» **INSTRUCTIONS TO FOLLOW**:
Transcribe exactly everything in the data below from the line containing "한국의 멋(범우문고 189)(2판)" down to the line containing "護腳踝套 護踝男運動扭傷薄款跑步籃球護腳踝綁帶固定女專業腳腕關節保護套", both lines included and nothing further.

Segment Start: DATA PROVIDED

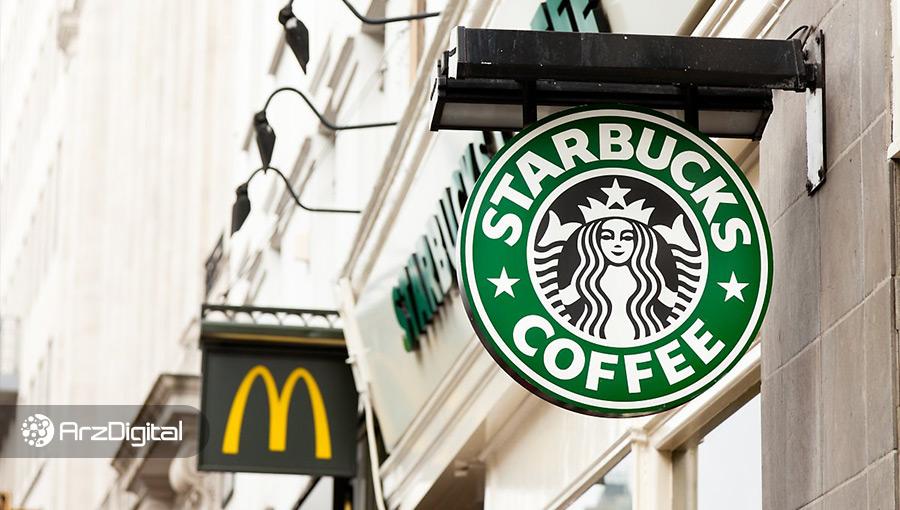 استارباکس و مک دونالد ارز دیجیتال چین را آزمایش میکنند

Segment End: DATA PROVIDED
Segment Start: DATA PROVIDED

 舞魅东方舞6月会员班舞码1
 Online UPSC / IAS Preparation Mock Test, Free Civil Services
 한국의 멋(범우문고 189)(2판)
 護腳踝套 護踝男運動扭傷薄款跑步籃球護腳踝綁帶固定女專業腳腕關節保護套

Segment End: DATA PROVIDED

» **RESULT FOR THIS EXERCISE**:
 한국의 멋(범우문고 189)(2판)
 護腳踝套 護踝男運動扭傷薄款跑步籃球護腳踝綁帶固定女專業腳腕關節保護套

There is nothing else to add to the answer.